Your task:
Repeat the lines of the items below, starting at the line containing "Between the point" and continuing through the line containing "114 centimetres", with both of those lines included.

Rows from a spatial reasoning dataset
━━━━━━━━━━━━━━━━
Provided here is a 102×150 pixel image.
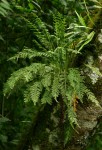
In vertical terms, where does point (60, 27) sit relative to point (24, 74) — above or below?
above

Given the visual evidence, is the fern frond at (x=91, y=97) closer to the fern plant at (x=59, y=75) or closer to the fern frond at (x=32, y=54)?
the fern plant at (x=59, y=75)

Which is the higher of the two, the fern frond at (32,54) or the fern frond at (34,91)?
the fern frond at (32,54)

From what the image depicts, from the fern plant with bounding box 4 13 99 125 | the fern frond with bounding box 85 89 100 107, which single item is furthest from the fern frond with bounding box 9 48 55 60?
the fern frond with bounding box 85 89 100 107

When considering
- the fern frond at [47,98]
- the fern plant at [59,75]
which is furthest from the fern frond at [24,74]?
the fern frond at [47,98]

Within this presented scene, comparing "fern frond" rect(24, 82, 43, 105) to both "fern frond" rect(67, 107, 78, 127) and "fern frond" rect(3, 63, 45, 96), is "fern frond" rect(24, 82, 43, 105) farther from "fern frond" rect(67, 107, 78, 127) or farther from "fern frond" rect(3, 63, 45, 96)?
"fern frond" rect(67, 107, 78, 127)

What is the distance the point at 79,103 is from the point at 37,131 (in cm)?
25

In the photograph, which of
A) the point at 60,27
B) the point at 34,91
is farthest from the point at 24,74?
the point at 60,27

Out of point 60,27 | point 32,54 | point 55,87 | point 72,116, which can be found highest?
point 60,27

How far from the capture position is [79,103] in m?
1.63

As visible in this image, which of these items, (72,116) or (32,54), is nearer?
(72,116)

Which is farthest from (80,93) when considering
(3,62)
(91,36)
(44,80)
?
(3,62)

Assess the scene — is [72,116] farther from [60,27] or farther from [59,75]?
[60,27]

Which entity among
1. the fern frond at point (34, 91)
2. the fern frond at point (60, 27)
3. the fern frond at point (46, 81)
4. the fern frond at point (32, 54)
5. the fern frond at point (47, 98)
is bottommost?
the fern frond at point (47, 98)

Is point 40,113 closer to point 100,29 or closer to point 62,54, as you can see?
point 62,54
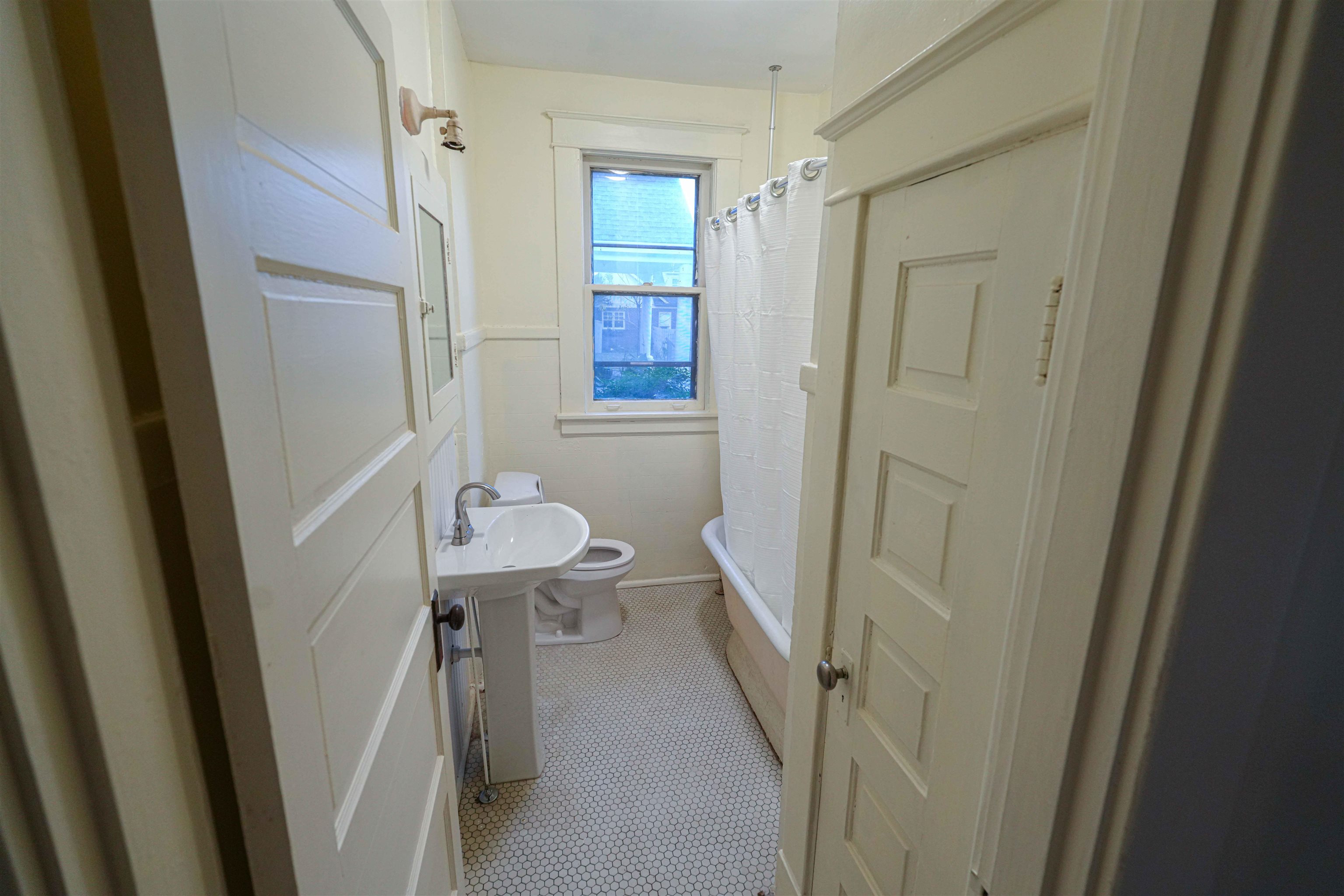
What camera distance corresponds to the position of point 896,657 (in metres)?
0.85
━━━━━━━━━━━━━━━━
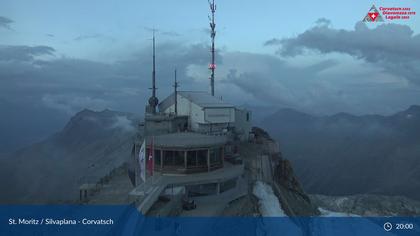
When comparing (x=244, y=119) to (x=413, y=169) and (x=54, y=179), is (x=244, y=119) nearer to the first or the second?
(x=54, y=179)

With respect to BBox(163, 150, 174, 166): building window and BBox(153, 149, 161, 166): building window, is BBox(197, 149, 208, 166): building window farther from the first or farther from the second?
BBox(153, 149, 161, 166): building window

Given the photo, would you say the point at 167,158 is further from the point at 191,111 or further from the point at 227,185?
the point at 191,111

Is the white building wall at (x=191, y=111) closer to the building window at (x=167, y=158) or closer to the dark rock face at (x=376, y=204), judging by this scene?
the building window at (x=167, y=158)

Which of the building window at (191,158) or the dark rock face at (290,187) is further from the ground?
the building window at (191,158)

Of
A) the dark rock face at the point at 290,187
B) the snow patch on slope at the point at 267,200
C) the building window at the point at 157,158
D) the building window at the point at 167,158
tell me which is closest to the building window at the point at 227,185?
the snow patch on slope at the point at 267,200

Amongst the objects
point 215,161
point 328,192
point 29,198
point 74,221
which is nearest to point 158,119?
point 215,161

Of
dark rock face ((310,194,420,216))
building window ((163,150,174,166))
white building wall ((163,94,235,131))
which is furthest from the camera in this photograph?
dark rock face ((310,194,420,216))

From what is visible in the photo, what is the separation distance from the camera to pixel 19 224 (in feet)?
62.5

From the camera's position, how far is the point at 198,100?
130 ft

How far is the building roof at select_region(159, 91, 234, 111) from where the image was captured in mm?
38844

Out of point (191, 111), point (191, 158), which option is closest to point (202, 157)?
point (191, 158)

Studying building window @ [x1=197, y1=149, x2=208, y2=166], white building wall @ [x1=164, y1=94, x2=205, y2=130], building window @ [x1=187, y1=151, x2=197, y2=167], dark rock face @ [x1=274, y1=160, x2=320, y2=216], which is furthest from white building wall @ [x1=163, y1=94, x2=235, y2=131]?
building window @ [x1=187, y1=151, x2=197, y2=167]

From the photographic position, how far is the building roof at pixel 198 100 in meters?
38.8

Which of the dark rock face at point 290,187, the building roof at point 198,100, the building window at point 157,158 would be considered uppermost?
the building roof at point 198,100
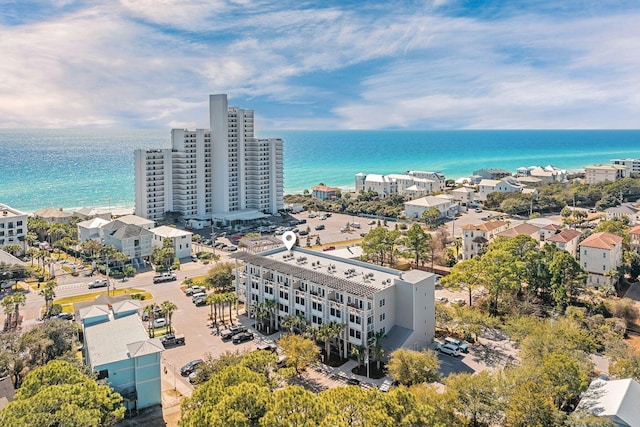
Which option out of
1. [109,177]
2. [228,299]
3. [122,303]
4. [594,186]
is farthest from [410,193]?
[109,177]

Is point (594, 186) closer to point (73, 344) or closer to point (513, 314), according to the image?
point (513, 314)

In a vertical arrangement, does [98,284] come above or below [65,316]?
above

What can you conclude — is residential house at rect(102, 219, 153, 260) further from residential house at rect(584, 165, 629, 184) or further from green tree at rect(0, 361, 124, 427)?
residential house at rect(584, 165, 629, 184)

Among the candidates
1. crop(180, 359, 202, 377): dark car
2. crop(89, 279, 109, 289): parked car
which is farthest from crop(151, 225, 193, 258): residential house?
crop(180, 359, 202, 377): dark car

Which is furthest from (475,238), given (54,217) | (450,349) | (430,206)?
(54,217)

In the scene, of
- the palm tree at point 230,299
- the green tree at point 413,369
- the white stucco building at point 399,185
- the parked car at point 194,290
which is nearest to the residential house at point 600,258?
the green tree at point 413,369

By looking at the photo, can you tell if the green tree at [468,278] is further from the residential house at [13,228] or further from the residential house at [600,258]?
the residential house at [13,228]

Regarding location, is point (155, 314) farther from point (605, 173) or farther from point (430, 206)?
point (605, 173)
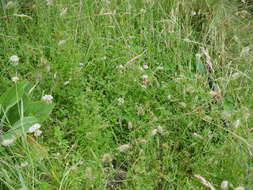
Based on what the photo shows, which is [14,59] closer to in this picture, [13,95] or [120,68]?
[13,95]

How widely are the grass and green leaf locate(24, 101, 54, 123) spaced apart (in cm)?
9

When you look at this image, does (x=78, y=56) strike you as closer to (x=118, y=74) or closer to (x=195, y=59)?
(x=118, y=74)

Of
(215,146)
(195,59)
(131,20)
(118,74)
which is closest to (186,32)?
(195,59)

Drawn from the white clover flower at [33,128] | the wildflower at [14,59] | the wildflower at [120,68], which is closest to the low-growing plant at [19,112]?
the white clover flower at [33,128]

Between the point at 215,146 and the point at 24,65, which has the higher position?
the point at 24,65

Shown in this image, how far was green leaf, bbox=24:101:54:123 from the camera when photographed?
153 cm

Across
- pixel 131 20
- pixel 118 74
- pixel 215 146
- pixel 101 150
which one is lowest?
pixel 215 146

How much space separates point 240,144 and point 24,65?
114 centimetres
━━━━━━━━━━━━━━━━
Result of the task:
Between the point at 215,146 and the point at 24,65, which has the higher position?
the point at 24,65

Shown in this image, how far was green leaf, bbox=24:101:54:123 from the camera when photographed?
153 cm

Across
- pixel 131 20
- pixel 118 74
- pixel 215 146
- pixel 101 150
which one is lowest?
pixel 215 146

How much space separates point 240,144 and point 24,65?
114 centimetres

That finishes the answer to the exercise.